Вика послушно просидела лекцию на последнем ряду, больше наблюдая за снежинками за окном.

Потом вдвоем побрели на кафедру.

Университет затихал, даже во многих коридорах уже погасили свет, и линолеум и паркет мерцали будто покрытые водой в свете оставшихся кое-где дежурных ламп или света фонарей с улицы. Двери в пустующие темные аудитории были открыты и виднелись ряды сидений амфитеатров.

На кафедре оставалась только заведующая, Ирина Рудольфовна.

И Сергей Татаринов. Тот сидел в самой последней комнате из кафедральной анфилады и в свете настольной лампы производил археологический раскоп – раскоп кое-каких рабочих бумаг, оставшихся от его предшественника, Альберта Вольфовича.

– Сергей Иванович, – осторожно позвал Алексей.

Но тот продолжил листать толстую тетрадь, ставшую за свою деловую жизнь еще толще от закладок и вклеек.

Вика легонько ткнула отца локтем в бок и взглядом указала на табурет между окном и письменным столом. На табурете лежал открытый портфель из старой потрескавшейся кожи, из которого торчали вскрытая шоколадка и книга – «Франкенштейн, или современный Прометей» Мэри Шелли, в оригинале и с зеленым Борисом Карлоффом в стиле кубизма.

Вика беззвучно хихикнула и показала папе большой палец.

– Сергей Иванович! – снова окликнул коллегу Алексей.

Татаринов опомнился и оглянулся, радушно и вежливо и чуть нервно улыбаясь.

– Алексей Игоревич, прошу прощения! Задумался… Вам нужно тут поработать?

– Нет, благодарю вас. Это, кстати, не наша студентка, но бывает в университете почаще некоторых прочих. Моя дочь Виктория. Думает, не стать ли в самом деле нашей студенткой. Не пугайтесь ее. И ее не пугайте.

Сергей Татаринов подскочил со стула и поспешил пожать протянутую Викой руку.

– Это вы «Франкенштейна» читаете? – тут же спросила Вика.

Татаринов почему-то смутился. Хотя смущение было странной реакцией доктора наук на вопрос школьницы, Алексею почему-то захотелось дать дочке легкий подзатыльник.

– Да, читаю, – признался Татаринов.

– Ну круто же! Я сама обожаю. Вообще фантастику обожаю. Вы ведь знаете, что мать Мэри Шелли была феминисткой?

– Вика!..

– Что?

– Я думаю, это не та историческая информация, которая интересна Сергею Ивановичу.

– Мне на самом деле интересно всё, – пожал плечами Татаринов. – По сути всё, что окружает нас – это историческая информация. Любая мелочь может помочь ученым будущего… Вы не согласны со мной?
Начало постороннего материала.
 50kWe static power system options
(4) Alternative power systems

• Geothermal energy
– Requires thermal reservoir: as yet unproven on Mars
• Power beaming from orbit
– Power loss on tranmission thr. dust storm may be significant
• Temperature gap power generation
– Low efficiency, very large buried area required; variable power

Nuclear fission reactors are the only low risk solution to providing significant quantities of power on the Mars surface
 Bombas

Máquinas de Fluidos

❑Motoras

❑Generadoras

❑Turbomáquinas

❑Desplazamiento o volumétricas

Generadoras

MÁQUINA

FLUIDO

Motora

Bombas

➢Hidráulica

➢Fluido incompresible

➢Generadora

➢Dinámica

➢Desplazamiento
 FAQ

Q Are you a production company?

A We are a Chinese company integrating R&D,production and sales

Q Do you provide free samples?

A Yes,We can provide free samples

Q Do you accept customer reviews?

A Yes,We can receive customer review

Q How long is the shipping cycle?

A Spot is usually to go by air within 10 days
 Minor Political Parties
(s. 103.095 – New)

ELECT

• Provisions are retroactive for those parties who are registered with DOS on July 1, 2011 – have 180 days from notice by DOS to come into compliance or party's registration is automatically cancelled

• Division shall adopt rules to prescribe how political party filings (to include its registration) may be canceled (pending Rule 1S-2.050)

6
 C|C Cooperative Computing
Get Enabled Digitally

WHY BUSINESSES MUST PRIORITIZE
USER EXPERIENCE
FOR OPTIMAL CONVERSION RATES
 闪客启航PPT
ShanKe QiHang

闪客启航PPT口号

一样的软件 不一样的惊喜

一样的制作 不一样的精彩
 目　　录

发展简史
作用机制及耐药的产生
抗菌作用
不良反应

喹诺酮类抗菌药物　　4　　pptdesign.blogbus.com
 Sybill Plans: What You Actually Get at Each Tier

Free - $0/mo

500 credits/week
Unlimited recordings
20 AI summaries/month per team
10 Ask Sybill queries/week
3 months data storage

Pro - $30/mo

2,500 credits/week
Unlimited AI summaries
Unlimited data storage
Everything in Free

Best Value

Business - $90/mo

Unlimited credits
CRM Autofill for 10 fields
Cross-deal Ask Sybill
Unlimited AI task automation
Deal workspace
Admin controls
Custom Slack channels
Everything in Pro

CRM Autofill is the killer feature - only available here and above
– Конечно, согласен, – сдался Алексей. Он и был согласен, и спорить не слишком хотел. Как от назойливой мухи он отмахнулся от навязчивой мысли, что очень уж общителен и внимателен этот новый знакомый и сотрудник. – Извините, Сергей Иванович, но нам с Викой, к сожалению, пора.

– Да, разумеется! Рад был познакомиться.

Татаринов вернулся за стол, Алексей стал собирать свои вещи. Вика сняла его пальто с вешалки и поднесла ему.

– А можешь меня тут в шкаф замуровать как экспонат? Пусть меня лучше изучают археологи будущего, чем препарируют завтра на семейном обеде…

– Не мели чепухи! – посоветовал Алексей.

Сергей Татаринов за кипой бумаг украдкой усмехнулся.

– Я – главное блюдо, – шепотом сообщила Вика в пространство.

– Ты самый перспективный юный член семьи. Конечно, ты – главное блюдо на семейном застолье. Смирись. Вот брат подрастет – ты тоже будешь ему устраивать разбор полетов и учить жизни. Давай, топай! До свидания! – сказал Алексей уже всем остающимся, и они с Викой ушли.

3

Вике досталось от бабушки за то, что она прогуляла вечер пятницы, посвященный уборке и готовке. Впрочем, даже будь она дома, была бы на подхвате у матери, ибо бабушка готовила для старшего сына и его домашних только сама. А мать не ругалась, поскольку понимала, в каком состоянии Вика обычно перед приездом старшего дяди.